[Opening TEXT EXCERPT section]
So, why has the PSA levels been challenging for doctors and patient?

To summarizie: 
The task force concluded from two large studies that over a period of 10 years, one prostate cancer death at most was saved from PSA screening for every 1,000 men screened.

The test finds many cancers that are not life-threatening, and treatment causes side effects from surgery and radiation such as impotence and urinary incontinence. The harms weighed against benefit aren't enough to justify the screen, the task force concluded.

But some doctors say the answer is to change the way that prostate cancer is handled in this country.

When a biopsy reveals cancer, 90% of men are treated -- even though most prostate cancers won’t threaten a man’s life.

However, the word CANCER evokes fear in even the most calm and reseasonable person.....no-one wants to know that they have a cancer brewing in their body.  But in fact, many of us die with cancers that are only found on autospy.  Not all cancers are going to kill us......or kill us quickly.

Which cancers to treat:  
Prostate cancer experts aren’t perfect about figuring out which cancers need treating and which can be carefully watched.
When a biopsy is taken, the cells are examined under the microscope and the cancer cells are given a so-called Gleason  score based on the shape of the cells. Gleasons of 8, 9 and 10 need to be treated, he says. Six or less, probably not.

Patients should do everything possible to get themselves to a center of excellence for treatment. Treatment side effects -- urinary incontinence, impotence and bowel problems -- are in the double digits across the U.S. but are “substantially” lower at centers of excellence,   There are good non surgical options that include high frequency ultrasound and proton therapy.
[Closing TEXT EXCERPT section]
[Opening ENTRIES SUPPLIED section]
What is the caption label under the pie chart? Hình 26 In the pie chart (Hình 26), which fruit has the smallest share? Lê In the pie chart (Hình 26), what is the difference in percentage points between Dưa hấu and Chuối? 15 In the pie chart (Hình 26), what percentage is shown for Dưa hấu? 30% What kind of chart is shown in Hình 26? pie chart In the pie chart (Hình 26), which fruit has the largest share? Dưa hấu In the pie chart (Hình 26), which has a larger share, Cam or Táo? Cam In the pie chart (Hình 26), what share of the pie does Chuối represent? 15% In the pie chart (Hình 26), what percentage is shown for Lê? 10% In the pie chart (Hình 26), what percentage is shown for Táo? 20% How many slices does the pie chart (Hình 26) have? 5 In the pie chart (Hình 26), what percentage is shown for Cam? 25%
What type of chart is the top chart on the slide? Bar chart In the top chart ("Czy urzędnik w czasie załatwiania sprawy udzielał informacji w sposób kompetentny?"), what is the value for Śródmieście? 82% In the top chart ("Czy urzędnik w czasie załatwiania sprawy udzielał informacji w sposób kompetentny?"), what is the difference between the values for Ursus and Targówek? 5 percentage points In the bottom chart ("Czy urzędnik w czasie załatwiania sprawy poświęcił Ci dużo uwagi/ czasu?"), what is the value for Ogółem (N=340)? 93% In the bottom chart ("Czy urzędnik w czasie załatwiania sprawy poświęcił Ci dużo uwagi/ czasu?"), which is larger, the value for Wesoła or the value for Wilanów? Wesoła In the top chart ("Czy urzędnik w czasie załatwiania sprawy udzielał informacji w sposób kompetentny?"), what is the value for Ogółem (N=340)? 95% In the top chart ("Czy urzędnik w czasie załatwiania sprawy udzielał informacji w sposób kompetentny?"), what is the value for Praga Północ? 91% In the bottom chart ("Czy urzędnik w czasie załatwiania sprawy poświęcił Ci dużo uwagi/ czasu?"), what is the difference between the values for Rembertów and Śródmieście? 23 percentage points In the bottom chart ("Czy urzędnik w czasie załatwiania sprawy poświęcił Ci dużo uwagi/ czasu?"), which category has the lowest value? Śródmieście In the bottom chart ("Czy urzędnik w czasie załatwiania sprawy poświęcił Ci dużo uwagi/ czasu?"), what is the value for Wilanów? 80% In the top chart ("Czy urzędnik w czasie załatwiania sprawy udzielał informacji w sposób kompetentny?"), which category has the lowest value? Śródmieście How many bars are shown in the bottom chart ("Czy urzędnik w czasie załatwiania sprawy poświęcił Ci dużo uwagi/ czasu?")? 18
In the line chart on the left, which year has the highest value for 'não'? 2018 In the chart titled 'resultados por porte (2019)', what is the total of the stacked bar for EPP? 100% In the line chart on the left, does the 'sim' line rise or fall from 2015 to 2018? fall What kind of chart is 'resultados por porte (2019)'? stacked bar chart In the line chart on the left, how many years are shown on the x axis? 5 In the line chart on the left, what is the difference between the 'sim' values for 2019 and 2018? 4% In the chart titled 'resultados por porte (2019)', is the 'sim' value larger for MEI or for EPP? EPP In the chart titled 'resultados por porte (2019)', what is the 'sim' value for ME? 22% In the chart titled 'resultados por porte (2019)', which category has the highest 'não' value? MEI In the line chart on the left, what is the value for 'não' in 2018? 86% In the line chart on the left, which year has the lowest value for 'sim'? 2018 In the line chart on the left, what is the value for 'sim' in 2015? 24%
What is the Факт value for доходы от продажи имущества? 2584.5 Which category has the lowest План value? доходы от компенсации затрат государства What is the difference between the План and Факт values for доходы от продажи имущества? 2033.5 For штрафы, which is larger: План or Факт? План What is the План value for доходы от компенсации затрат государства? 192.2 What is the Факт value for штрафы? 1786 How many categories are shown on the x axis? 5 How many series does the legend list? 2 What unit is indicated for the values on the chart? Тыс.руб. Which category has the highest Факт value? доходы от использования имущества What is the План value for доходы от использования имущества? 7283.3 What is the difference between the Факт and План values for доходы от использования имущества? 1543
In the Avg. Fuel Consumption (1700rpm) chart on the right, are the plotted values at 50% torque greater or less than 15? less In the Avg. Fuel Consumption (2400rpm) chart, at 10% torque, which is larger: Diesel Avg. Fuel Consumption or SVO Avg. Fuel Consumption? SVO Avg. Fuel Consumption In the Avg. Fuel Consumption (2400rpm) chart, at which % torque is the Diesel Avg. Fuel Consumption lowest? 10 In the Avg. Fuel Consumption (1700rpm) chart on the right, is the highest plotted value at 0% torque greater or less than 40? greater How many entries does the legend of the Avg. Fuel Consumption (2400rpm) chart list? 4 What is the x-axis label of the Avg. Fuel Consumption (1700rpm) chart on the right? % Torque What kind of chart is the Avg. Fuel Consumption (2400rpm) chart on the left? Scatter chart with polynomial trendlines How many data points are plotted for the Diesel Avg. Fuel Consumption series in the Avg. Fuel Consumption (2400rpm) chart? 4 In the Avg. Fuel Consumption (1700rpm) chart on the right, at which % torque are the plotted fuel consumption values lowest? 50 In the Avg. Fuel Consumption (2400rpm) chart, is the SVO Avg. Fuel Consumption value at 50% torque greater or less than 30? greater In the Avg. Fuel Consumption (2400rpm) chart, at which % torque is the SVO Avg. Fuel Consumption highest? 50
[Closing ENTRIES SUPPLIED section]
TASKS FOR THIS EXERCISE
1. Based on the text on PSA screening, decide whether each statement agrees with it: (a) the task force found that over 10 years PSA screening saved at most one prostate cancer death for every 1,000 men screened; (b) about half of men are treated when a biopsy reveals cancer; (c) Gleason scores of six or less need to be treated. Answer yes or no for each and quote the deciding words.
2. Resume the text on PSA screening and prostate cancer, carrying it on from its last sentence.

PER-TASK OUTPUTS
1.
(a) Yes: "over a period of 10 years, one prostate cancer death at most was saved from PSA screening for every 1,000 men screened."
(b) No: "When a biopsy reveals cancer, 90% of men are treated."
(c) No: "Six or less, probably not."

2.
However, it is hopeful that with the advent of this new biomarker techology.....Mayo have found a way to better tell us which cancers we should aggressively pursue and which should we should.  However, I suspect this is a way off....this marker just may tell us if the cancer is present unlike PSA levels which cannot at this time.

Saturday, June 23, 2012

Testosterone is NOT the new Viagra......

"Doc, I need testosterone for my mojo." I hear this every day in my practice. Which in "guy speak" means erectile dysfunction. Although testosterone is great for libido and "mojo," people often mistake testosterone as a viagra-like substance to aid in "getting it up".

However, Testosterone and erectile dysfunction drugs work in totally different ways and one may not work without the other.  So here are the facts:

Testosterone is like the foundation of a home.  It is needed to prime all the organ systems to work properly including mental clarity, glucose metabolism, fat burning, mood and ability to deal with stupid, libido and, oh yeah, those erections! Testosterone primes the tissues in the penis to aid in engorgement of the blood in the penis, nervous system response to stimulation and ability and strength of the orgasm. 

Viagra, and other erectile disorder drugs on the other hand are a vasodilator....in other words it allows for the penis to be able to engorge with blood property so that an erection is possible.

If a man's libido is low or he has an inability to obtain an erection, one should start with testosterone first.   An erectile dysfunction drug should only be used if the testosterone did not fix the issue, as then blood flow is likely an issue.

Blood flow problems usually result from smoking, high cholesterol, high blood pressure, obesity and other things that cause damage to the arteries and veins.  And is usually occurs over years of damage.

In severe cases, even testosterone coupled with a drug like Viagra will not do the trick.  This is when penile injections (most men cringe at this thought but will do just about anything to "get it up") and pumps may be helpful.

Bottom line is......if you don't have your groove in the bedroom, talk to a doctor that specializes in testosterone replacement and has a good understanding that Viagra-like drugs are NOT the answer to everything.